@JLeslie asked me to share my experience with our Holocaust education in Germany.
If I remember correctly, I was in 8th grade when the Holocaust was part of our history classes. And again in 10th, 11th and 12th grade. Almost every senior of a German high school makes a field trip to one of the former concentration camps. In my case it was Dachau near Munich. When I was in the German army our company also visited Bergen-Belsen near Hannover. I also remember when our kids first talked about it at school and when we discussed it at home. Again and again it was about why, why, why did this happen. And whether Germans will ever be allowed to love their country again. I told my kids that they can be proud of today’s Germany if they help sustaining and improving a Germany that is totally different from the Germany of 1933–1945. I also told them that there are still many countries out there which glorify their past and hide their crimes, whether that is Japan or Russia or Turkey or Spain. Even today there are street names in Spain named after Franco, the fascist. Turkey suspended diplomatic relations with France just recently, because Turkey still denies the Armenian genocide and France is very outspoken about it.
Here’s a good overview of the Holocaust education in Germany. You might want to compare it with the slavery and segregation education in the US.

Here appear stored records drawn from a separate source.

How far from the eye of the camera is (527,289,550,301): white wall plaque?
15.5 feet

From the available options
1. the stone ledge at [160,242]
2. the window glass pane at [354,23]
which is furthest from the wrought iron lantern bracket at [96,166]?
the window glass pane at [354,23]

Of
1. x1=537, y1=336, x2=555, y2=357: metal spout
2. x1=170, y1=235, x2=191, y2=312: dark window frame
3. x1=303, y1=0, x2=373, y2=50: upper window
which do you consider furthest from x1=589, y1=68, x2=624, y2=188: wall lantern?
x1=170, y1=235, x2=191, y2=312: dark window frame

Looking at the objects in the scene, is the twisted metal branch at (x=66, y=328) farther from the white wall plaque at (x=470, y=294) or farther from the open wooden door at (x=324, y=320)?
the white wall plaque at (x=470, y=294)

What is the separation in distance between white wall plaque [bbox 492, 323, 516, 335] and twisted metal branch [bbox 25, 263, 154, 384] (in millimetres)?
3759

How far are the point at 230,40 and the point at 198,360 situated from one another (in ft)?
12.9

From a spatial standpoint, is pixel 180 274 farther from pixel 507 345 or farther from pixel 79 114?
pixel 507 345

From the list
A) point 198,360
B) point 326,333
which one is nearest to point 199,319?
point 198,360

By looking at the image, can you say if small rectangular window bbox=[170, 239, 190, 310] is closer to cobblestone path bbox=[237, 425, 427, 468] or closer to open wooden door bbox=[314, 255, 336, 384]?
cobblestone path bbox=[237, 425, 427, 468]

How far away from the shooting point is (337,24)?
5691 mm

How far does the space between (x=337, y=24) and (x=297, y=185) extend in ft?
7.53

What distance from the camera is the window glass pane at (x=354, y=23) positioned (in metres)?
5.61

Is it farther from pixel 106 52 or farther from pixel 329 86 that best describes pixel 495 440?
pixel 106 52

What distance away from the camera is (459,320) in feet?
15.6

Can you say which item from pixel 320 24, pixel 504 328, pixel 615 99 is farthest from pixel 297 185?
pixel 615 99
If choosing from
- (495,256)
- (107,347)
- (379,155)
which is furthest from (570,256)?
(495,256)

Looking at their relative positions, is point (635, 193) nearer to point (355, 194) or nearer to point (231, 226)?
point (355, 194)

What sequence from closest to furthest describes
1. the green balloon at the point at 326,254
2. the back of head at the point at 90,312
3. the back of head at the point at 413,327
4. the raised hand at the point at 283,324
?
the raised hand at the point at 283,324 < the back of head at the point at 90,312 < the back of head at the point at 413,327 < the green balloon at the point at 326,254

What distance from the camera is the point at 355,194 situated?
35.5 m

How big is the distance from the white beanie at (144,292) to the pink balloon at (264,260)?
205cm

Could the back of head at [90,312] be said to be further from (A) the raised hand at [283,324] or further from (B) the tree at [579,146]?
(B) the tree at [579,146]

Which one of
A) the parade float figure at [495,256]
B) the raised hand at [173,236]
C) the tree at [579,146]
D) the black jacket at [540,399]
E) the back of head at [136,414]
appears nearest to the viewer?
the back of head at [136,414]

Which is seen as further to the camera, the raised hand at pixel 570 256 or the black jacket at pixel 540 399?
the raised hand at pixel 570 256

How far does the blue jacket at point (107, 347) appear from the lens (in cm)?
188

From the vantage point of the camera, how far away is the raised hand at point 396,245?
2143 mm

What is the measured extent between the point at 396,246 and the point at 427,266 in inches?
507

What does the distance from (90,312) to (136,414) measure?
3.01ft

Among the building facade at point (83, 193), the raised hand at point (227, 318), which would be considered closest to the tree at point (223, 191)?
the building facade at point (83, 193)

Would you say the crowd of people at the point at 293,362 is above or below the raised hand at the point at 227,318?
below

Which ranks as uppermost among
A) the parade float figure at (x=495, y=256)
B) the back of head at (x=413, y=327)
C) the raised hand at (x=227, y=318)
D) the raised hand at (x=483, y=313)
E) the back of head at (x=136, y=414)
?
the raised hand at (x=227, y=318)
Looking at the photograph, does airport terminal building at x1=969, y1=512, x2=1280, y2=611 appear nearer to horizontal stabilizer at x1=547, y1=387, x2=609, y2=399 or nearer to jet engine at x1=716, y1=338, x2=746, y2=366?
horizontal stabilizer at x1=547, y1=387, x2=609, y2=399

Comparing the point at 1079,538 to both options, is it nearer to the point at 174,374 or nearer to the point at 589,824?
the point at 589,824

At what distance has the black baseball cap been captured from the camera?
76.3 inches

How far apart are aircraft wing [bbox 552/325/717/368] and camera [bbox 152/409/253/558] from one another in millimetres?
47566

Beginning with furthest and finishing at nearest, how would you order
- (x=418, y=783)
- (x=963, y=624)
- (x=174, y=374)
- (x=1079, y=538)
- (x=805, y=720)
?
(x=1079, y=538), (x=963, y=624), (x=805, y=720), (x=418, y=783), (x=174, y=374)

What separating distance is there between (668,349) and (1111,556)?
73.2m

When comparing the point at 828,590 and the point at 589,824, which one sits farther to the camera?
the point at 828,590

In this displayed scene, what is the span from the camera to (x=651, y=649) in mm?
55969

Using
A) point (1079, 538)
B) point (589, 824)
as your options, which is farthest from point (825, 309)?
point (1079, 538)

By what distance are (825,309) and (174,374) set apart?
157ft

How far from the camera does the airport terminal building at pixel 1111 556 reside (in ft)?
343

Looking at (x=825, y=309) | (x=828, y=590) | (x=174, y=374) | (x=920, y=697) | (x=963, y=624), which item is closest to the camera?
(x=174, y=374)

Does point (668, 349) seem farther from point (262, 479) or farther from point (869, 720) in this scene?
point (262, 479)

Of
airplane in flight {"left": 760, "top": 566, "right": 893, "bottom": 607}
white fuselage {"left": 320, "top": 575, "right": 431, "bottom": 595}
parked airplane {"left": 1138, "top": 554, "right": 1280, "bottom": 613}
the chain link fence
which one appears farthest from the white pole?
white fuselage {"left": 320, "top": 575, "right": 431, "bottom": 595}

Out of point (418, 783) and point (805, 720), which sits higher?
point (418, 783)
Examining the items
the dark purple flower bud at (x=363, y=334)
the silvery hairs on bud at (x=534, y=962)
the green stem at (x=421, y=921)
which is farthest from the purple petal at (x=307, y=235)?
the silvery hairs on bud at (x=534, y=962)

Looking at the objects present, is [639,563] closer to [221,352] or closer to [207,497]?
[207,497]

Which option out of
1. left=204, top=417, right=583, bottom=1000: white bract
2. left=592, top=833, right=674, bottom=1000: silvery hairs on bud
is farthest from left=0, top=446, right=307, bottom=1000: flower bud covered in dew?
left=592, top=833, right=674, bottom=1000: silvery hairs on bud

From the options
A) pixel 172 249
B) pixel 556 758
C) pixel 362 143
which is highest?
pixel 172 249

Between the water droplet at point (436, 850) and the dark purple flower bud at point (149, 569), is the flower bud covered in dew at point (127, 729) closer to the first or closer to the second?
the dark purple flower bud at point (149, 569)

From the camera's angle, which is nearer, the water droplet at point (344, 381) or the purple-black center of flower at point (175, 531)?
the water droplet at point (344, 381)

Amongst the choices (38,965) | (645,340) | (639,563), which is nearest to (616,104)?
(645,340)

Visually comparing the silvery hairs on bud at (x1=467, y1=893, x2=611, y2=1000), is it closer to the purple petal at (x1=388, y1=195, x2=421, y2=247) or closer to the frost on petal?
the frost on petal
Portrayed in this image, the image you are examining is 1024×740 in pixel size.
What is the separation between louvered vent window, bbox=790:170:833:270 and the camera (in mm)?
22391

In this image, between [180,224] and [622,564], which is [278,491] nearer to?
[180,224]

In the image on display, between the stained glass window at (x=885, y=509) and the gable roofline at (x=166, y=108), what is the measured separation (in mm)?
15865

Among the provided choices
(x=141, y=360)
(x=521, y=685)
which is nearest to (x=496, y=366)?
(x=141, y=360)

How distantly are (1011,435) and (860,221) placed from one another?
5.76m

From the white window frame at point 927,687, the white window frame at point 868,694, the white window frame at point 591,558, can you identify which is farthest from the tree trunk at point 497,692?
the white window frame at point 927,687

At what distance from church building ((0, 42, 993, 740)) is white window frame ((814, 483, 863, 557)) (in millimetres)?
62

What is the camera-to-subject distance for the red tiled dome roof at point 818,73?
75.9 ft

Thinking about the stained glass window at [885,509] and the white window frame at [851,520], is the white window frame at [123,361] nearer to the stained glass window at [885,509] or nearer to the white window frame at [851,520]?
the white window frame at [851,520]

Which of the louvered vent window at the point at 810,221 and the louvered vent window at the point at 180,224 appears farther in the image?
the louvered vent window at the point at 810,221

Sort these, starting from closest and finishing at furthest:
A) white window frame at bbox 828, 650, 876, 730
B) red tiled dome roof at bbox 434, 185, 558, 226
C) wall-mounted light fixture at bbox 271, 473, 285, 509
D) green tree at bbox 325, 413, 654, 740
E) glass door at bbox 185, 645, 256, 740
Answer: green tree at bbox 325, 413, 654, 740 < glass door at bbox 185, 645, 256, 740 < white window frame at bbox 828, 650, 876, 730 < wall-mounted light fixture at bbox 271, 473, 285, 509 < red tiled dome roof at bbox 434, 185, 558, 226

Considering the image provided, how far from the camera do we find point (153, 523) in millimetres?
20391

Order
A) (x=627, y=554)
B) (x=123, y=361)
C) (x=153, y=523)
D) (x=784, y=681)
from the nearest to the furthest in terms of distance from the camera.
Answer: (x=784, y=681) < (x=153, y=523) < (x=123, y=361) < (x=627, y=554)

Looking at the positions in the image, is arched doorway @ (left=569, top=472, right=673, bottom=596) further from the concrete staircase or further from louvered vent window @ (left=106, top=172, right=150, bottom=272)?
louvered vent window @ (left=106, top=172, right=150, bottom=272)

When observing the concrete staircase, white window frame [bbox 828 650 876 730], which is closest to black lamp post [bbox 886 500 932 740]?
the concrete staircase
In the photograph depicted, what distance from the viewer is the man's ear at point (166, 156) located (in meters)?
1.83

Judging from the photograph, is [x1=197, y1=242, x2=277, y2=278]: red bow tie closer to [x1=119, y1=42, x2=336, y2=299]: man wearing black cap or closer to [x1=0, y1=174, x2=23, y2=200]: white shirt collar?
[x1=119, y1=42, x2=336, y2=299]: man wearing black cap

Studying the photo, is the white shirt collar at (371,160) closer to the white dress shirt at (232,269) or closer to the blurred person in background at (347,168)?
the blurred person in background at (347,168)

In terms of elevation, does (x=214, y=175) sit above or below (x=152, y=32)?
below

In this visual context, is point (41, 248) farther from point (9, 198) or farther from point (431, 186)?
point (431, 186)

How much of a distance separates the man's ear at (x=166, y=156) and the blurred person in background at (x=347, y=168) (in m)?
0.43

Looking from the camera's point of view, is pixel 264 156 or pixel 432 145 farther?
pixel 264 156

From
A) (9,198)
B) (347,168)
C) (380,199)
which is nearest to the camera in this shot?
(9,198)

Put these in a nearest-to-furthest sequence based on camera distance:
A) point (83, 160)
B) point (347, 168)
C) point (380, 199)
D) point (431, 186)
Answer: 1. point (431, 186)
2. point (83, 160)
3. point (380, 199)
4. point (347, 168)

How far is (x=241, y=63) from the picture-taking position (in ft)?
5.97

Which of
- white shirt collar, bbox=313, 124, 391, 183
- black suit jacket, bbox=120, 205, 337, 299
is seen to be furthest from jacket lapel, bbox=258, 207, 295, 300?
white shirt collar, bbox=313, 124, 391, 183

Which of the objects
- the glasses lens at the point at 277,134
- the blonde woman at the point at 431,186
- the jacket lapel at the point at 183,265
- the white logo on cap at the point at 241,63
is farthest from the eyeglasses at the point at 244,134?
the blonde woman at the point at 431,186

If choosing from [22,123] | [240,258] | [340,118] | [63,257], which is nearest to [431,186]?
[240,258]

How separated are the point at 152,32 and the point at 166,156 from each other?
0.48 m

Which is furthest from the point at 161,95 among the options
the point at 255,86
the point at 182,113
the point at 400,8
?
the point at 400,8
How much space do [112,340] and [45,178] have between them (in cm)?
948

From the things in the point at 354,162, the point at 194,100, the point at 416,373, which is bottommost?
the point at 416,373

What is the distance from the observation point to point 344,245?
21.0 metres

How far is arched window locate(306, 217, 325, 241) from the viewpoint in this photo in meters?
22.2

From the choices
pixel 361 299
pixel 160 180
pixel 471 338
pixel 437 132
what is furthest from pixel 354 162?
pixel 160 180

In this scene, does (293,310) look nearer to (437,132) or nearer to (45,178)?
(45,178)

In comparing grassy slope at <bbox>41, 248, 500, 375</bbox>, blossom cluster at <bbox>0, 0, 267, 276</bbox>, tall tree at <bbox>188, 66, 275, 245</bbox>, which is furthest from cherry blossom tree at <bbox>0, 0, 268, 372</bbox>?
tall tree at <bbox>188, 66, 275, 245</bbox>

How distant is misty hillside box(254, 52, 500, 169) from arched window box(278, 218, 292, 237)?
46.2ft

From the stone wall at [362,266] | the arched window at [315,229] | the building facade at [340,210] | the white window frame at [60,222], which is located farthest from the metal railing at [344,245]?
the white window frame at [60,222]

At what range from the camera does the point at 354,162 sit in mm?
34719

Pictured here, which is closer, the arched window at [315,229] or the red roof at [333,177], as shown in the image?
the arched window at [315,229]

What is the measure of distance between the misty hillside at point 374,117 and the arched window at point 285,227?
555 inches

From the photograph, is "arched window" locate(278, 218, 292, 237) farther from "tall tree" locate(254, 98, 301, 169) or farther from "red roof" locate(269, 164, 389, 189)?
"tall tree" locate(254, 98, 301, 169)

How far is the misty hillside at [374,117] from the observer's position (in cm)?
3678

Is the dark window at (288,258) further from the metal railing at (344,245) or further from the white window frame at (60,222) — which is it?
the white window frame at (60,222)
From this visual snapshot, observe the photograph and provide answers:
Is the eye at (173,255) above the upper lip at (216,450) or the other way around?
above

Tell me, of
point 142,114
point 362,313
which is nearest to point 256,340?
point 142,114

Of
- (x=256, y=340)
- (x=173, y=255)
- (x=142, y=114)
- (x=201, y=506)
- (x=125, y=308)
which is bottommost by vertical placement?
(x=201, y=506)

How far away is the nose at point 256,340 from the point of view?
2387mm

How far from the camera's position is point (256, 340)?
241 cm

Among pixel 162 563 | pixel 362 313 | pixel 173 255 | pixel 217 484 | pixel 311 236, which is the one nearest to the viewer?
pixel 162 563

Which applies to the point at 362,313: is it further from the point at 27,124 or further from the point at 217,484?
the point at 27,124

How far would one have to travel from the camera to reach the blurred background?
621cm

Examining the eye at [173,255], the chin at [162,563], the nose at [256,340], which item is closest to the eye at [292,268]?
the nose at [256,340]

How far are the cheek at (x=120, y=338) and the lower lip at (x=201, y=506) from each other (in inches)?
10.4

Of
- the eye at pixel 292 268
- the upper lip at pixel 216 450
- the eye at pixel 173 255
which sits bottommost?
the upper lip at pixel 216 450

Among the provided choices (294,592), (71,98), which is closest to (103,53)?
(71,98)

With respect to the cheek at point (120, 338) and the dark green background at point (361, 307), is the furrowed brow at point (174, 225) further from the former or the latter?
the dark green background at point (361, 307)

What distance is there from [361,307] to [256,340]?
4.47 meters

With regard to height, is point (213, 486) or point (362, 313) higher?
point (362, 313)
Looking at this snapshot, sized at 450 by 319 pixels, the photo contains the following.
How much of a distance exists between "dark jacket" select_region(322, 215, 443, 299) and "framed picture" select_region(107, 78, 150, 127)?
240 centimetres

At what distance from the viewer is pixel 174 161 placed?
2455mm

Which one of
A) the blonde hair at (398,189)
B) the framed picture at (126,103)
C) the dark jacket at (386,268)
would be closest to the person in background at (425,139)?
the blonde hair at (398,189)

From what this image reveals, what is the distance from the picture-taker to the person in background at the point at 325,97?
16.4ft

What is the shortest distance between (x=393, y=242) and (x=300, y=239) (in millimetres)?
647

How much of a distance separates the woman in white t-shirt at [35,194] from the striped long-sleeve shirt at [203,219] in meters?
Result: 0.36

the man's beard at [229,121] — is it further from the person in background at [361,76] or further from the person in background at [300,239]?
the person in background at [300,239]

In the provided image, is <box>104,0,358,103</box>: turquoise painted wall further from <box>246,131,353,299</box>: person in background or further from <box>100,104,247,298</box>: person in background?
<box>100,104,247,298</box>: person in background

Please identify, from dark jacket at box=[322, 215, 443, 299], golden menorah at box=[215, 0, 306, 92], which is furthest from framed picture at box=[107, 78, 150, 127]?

http://www.chgs.umn.edu/educational/germanEducation.html
The concluding statement is this:
“The German government has in the past established bilateral textbook commissions in cooperation with education specialists from a number of foreign countries (including the U.S. and Israel). These joint commissions examine the school textbooks of both countries with reference to the treatment of the other country, and issue recommendations. The German-Israeli textbook commission, whose findings were published in 1985, has had a considerable influence on the treatment of Jewish life and Jewish history, including the Holocaust, in school textbooks in Germany. Recently, the Israeli education expert, Chaim Schatzker, who has examined German textbooks since the early 1960s, stated that although he was not entirely satisfied with everything he had read, the treatment of antisemitism as part of German history was adequate in general, and exemplary in some textbooks. He also noted that the Holocaust is treated extensively and in an uncompromising way in all textbooks. He added that the large majority of textbooks addressed the issue of responsibility and co-responsibility of German citizens during the Third Reich seriously and in detail.
Teaching social values and imparting the knowledge of the achievements and crimes that human beings are capable of are essential for nourishing a commitment to tolerance and democracy in young people. Holocaust education alone, however, like any ethics teaching, is not enough to eliminate the crime and intolerance that are bred by social dislocation. If the teaching of ethics were a panacea, there would be no thefts, no homicides, and no bias-related crimes—because all perpetrators were once taught not to steal, not to kill, and not to hate.”